* EXERCISE
Convert the lines of the records, starting with the line containing "This scene illustrates" and continuing through the end of the records, into a Markdown table with two columns, Row and Line, omitting blank lines.

:: RECORD EXCERPTS

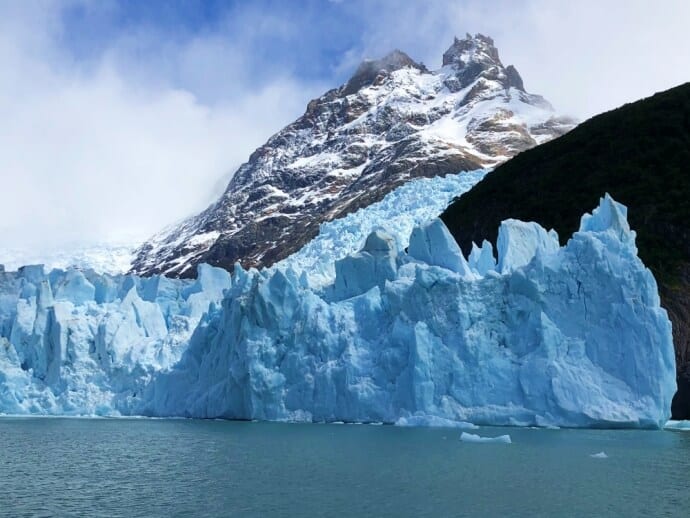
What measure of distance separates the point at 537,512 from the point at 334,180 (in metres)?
117

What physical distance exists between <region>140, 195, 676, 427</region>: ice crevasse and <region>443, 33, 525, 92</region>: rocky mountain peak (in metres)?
126

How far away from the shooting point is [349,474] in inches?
654

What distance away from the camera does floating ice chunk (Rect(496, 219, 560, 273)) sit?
3020 cm

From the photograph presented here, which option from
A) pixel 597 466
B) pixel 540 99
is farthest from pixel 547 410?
pixel 540 99

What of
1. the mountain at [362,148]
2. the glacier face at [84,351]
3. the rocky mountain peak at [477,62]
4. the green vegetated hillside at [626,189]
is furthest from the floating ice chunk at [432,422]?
the rocky mountain peak at [477,62]

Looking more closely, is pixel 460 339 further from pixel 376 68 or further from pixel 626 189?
pixel 376 68

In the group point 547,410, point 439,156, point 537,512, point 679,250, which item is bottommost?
point 537,512

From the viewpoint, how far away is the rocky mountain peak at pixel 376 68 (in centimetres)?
16762

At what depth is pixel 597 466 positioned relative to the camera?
17.2m

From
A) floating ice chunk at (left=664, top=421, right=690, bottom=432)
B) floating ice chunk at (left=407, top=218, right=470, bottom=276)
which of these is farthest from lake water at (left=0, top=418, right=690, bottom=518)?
floating ice chunk at (left=407, top=218, right=470, bottom=276)

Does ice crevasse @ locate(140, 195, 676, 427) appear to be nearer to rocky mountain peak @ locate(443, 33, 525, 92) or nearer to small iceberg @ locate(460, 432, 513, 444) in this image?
small iceberg @ locate(460, 432, 513, 444)

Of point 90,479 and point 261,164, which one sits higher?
point 261,164

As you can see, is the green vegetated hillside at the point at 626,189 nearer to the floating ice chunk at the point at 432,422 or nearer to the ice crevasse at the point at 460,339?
the ice crevasse at the point at 460,339

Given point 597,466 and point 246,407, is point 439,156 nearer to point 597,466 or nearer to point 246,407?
point 246,407
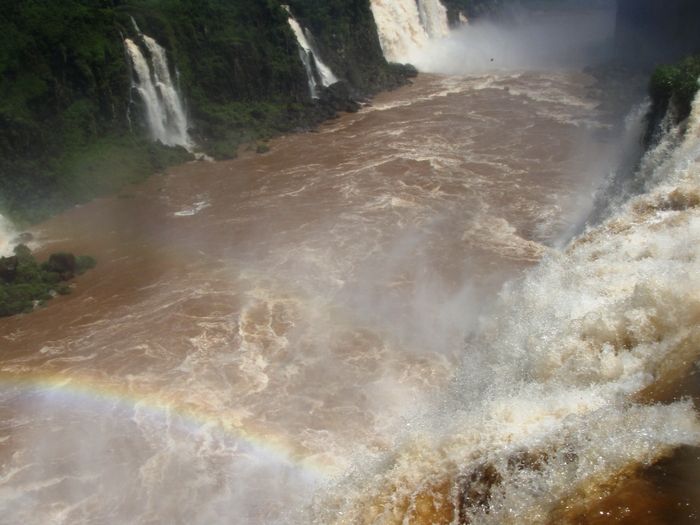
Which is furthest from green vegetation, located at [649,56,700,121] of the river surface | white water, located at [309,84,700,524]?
white water, located at [309,84,700,524]

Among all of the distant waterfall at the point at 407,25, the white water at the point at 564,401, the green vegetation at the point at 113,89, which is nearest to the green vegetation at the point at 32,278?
the green vegetation at the point at 113,89

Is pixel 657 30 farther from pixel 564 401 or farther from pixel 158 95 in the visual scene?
pixel 564 401

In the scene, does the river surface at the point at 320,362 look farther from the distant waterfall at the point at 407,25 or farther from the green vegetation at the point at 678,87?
the distant waterfall at the point at 407,25

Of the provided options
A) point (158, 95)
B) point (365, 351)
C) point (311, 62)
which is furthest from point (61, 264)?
point (311, 62)

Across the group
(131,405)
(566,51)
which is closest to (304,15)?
(566,51)

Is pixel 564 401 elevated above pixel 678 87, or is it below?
below
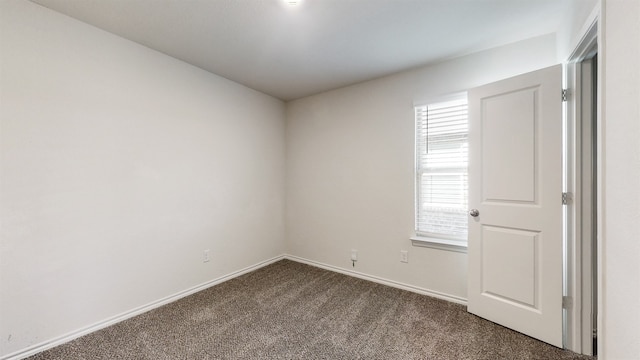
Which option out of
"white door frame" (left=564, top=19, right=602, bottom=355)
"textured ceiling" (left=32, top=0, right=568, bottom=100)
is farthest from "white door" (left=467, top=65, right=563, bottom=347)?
"textured ceiling" (left=32, top=0, right=568, bottom=100)

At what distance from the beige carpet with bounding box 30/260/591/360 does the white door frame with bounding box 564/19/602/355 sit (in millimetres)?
207

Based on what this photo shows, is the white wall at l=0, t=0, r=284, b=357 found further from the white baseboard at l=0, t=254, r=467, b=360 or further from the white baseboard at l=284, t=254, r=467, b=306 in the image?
the white baseboard at l=284, t=254, r=467, b=306

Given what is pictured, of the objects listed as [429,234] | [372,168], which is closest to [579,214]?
[429,234]

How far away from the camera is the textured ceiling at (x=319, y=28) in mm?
1713

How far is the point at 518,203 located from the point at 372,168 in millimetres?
1416

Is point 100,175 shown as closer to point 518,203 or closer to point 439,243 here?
point 439,243

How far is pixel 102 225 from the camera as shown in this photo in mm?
2023

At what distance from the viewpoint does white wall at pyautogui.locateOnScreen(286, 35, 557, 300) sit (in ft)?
7.88
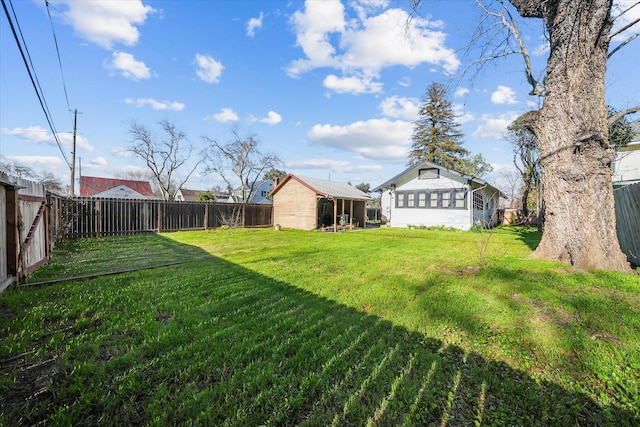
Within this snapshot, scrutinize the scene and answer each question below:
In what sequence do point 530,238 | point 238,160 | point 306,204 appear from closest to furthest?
point 530,238, point 306,204, point 238,160

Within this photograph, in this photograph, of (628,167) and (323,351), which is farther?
(628,167)

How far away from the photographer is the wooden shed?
1650cm

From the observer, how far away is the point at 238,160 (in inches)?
1136

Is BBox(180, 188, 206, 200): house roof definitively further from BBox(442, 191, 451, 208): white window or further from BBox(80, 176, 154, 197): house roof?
BBox(442, 191, 451, 208): white window

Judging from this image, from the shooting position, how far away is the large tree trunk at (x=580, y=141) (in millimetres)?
5121

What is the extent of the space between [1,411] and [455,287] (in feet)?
17.1

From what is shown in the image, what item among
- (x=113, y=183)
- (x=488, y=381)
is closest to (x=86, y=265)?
(x=488, y=381)

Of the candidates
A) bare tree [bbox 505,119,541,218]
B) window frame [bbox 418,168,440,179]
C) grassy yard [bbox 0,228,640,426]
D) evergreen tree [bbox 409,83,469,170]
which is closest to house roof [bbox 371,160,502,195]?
window frame [bbox 418,168,440,179]

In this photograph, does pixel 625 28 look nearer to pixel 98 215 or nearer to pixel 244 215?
pixel 244 215

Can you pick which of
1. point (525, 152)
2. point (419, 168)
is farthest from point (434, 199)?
point (525, 152)

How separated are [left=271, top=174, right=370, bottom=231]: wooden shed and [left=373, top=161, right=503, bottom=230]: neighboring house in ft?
8.64

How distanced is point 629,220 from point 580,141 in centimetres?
218

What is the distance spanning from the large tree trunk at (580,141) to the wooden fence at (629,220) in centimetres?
62

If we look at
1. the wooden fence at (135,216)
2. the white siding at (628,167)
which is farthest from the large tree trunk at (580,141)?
the white siding at (628,167)
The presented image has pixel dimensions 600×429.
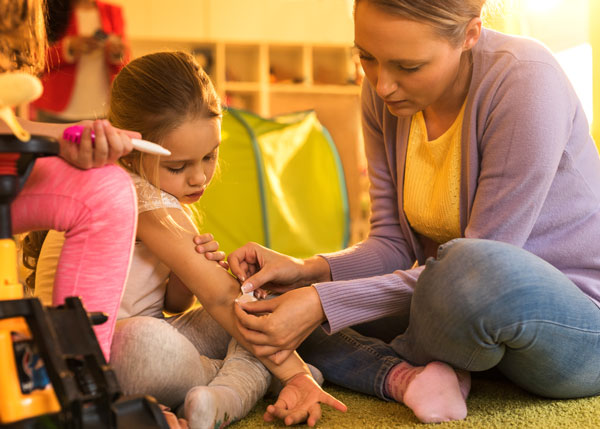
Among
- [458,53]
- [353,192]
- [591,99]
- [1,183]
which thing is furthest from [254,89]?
[1,183]

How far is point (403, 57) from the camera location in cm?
94

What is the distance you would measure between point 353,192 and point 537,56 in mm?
1681

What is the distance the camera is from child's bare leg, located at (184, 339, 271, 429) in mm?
766

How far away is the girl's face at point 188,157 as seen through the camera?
1014mm

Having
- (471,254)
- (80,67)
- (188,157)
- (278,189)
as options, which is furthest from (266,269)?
(80,67)

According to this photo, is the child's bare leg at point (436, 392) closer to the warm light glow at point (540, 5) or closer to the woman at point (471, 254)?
the woman at point (471, 254)

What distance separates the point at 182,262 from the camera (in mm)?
972

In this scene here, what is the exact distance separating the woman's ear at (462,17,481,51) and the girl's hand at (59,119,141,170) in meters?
0.53

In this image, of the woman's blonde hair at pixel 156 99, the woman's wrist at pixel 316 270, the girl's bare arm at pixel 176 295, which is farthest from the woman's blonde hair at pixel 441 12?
the girl's bare arm at pixel 176 295

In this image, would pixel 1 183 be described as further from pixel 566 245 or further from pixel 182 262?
pixel 566 245

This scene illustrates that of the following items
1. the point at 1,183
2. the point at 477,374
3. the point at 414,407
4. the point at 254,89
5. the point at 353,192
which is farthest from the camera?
the point at 254,89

::::

* WRITTEN SOLUTION
| Row | Line |
|---|---|
| 1 | This scene illustrates that of the following items |
| 2 | 1. the point at 1,183 |
| 3 | 2. the point at 477,374 |
| 4 | 3. the point at 414,407 |
| 5 | 4. the point at 254,89 |
| 6 | 5. the point at 353,192 |
| 7 | which is farthest from the camera? |
| 8 | the point at 254,89 |